(Consigne):
D'après le texte étudié, quelle institution consacre en ce moment une exposition à Wes Anderson ?

Ça y est, voilà que je me remets à découvrir les nouveaux films de Wes Anderson en temps réel, au moment de leur première sortie en salle. J'ai un peu potassé mon sujet, en regardant au préalable ses dernières œuvres (The French Dispatch, Asteroid City et ses quatre courts métrages regroupés sous le titre de La Merveilleuse Histoire de Henry Sugar), ce qui me permet d'appréhender The Phoenician Scheme en connaissance de cause.

Et je dois dire que Wes Anderson est dans une relative mauvaise passe. Il n'a peut-être jamais été aussi populaire – en témoigne l'exposition qui lui est consacrée en ce moment à la Cinémathèque Française – et en même temps il n'a peut-être jamais été autant critiqué, que ce soit par les professionnels ou le grand public. Car le temps de son âge d’or date un peu, on peut dire sans trop se tromper qu’il a culminé avec The Grand Budapest Hotel (2014) et L’Ile aux chiens (2017), soit il y a déjà près de dix ans.

(Données sources):
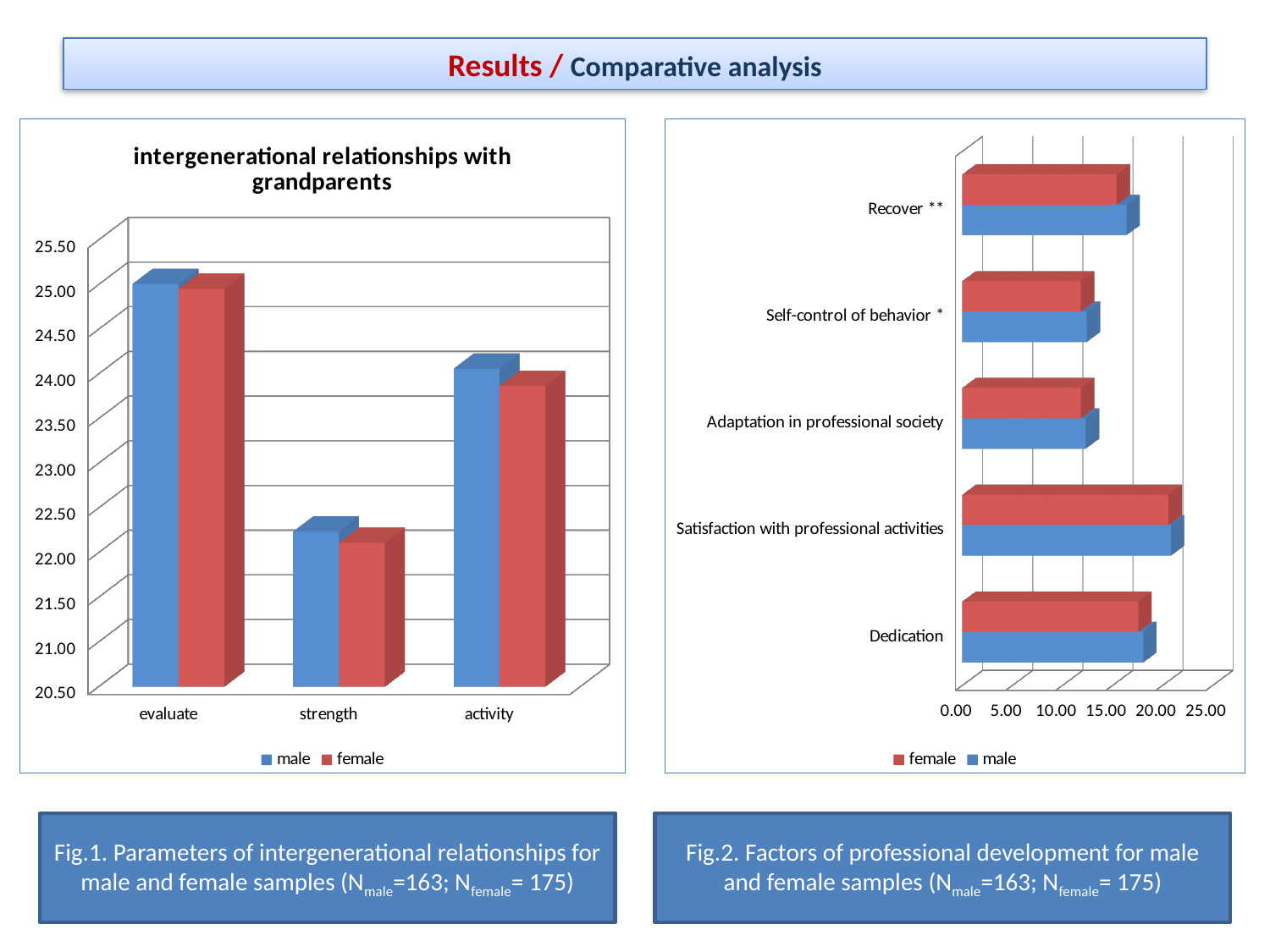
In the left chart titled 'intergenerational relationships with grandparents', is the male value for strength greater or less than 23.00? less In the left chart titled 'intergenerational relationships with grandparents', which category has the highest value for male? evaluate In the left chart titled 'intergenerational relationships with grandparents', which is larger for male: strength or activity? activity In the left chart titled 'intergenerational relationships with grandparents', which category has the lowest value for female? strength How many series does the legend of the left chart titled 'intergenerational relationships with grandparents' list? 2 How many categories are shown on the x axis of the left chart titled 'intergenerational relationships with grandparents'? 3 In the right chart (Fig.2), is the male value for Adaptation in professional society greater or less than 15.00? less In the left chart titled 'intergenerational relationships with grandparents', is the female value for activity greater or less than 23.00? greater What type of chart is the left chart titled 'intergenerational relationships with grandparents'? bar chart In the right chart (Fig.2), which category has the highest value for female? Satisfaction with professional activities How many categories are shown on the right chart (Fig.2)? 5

--

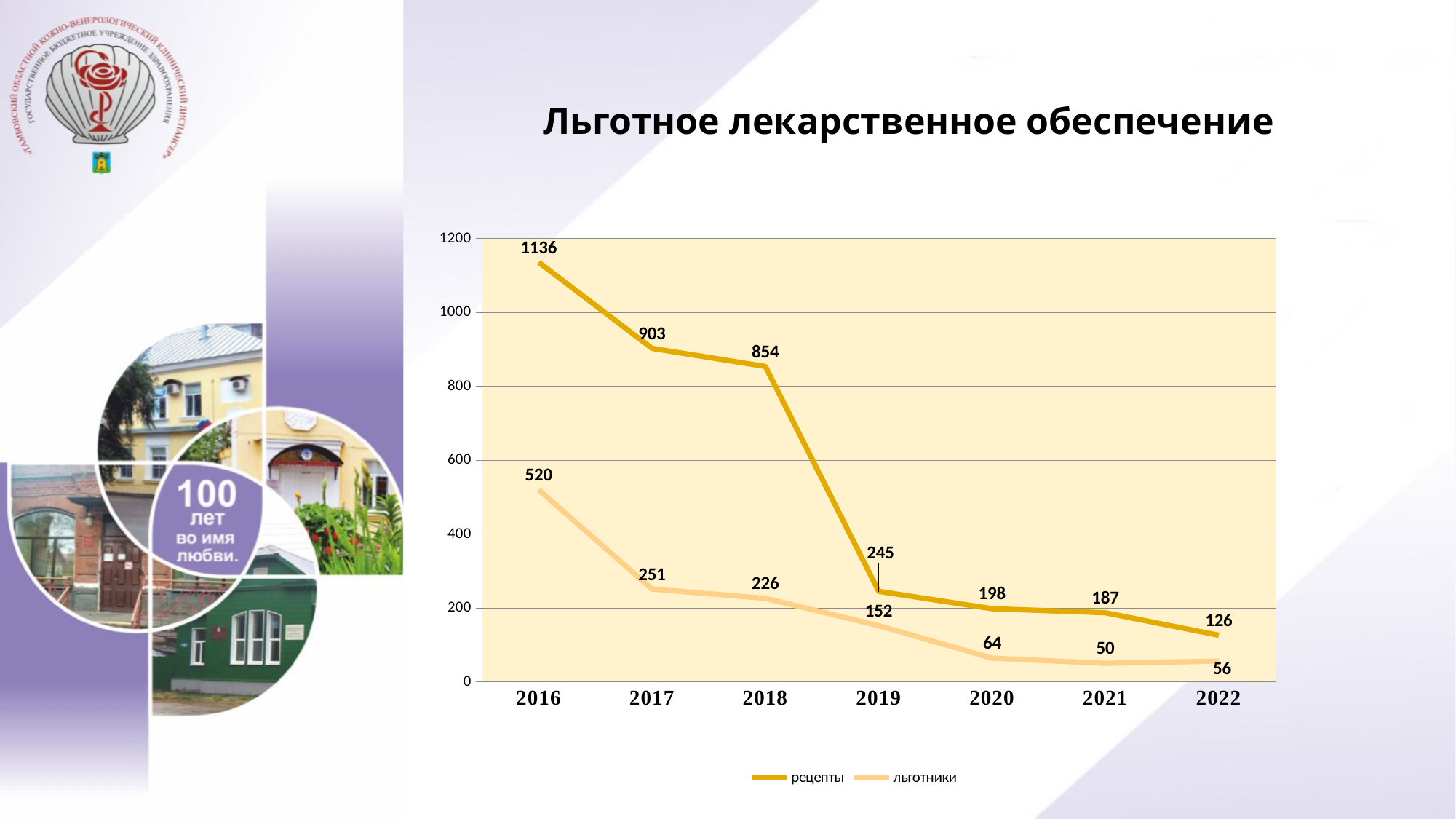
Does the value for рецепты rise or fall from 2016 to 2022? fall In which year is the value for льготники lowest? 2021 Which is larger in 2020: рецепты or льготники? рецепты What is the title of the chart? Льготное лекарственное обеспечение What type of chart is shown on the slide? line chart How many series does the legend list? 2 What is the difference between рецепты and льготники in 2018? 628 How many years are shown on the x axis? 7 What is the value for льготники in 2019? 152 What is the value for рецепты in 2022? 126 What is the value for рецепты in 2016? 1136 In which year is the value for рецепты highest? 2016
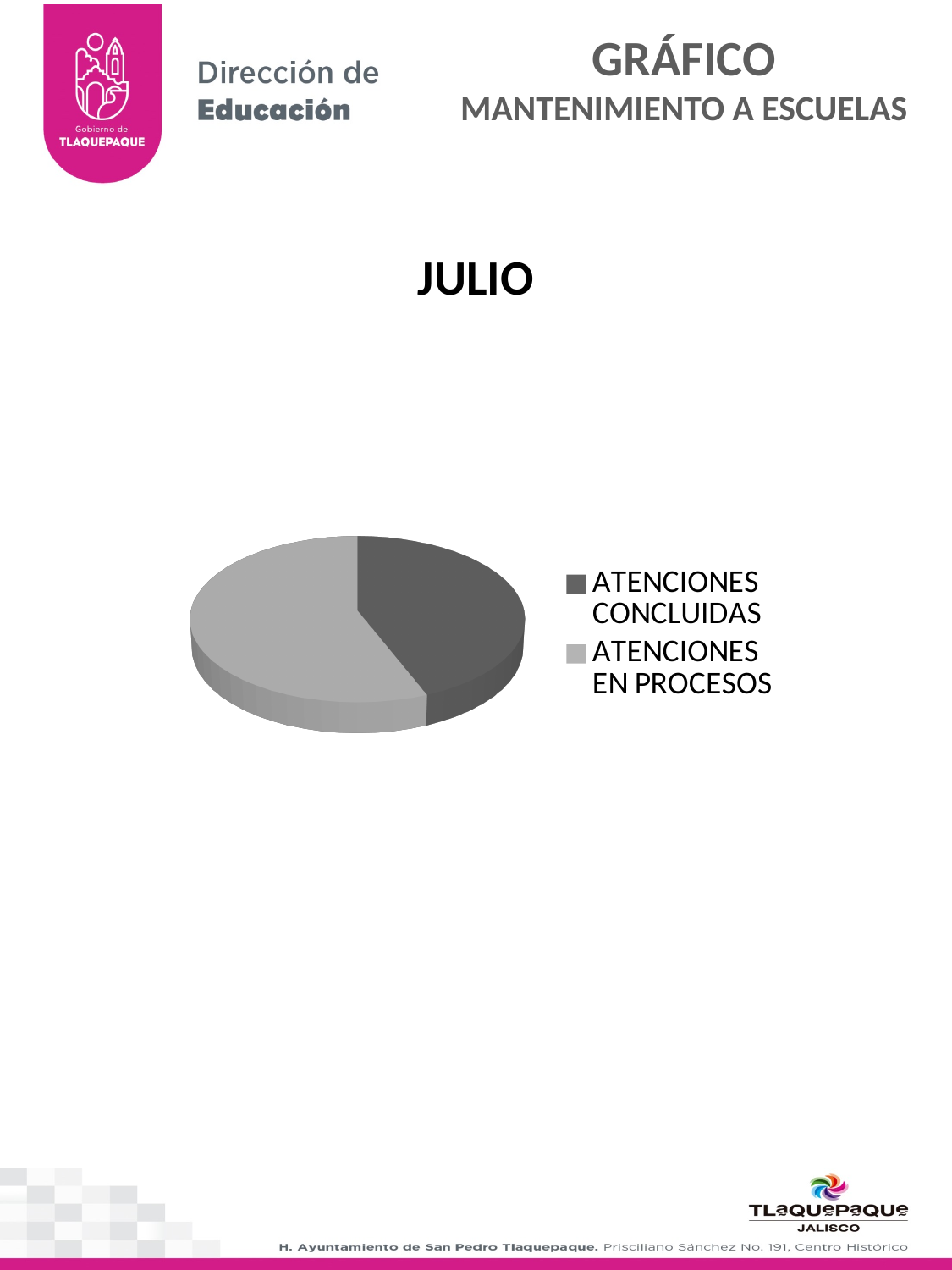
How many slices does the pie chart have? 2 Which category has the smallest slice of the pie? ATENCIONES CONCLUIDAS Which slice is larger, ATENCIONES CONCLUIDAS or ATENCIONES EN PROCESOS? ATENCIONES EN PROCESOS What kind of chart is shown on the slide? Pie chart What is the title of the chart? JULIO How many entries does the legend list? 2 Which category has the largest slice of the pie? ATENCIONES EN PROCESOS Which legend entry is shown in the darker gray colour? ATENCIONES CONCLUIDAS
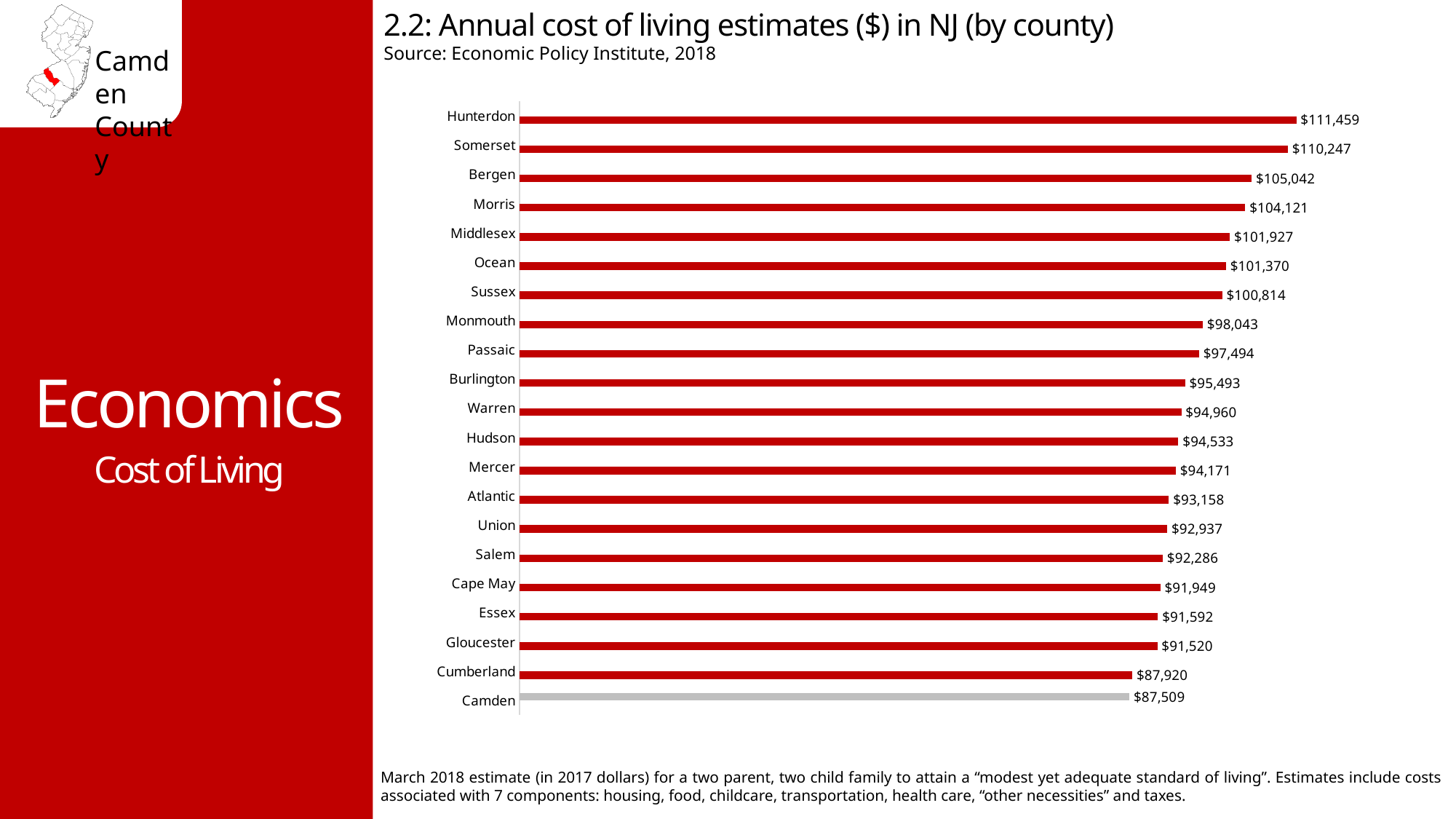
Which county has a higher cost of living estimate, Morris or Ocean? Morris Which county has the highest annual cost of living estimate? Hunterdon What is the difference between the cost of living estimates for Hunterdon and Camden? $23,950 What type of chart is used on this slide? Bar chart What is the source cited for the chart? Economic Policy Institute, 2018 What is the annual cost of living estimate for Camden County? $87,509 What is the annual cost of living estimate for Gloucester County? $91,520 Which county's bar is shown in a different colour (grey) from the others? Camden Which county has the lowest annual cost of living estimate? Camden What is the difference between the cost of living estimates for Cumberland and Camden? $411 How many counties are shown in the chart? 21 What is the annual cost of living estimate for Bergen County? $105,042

(Réponse):
La Cinémathèque Française.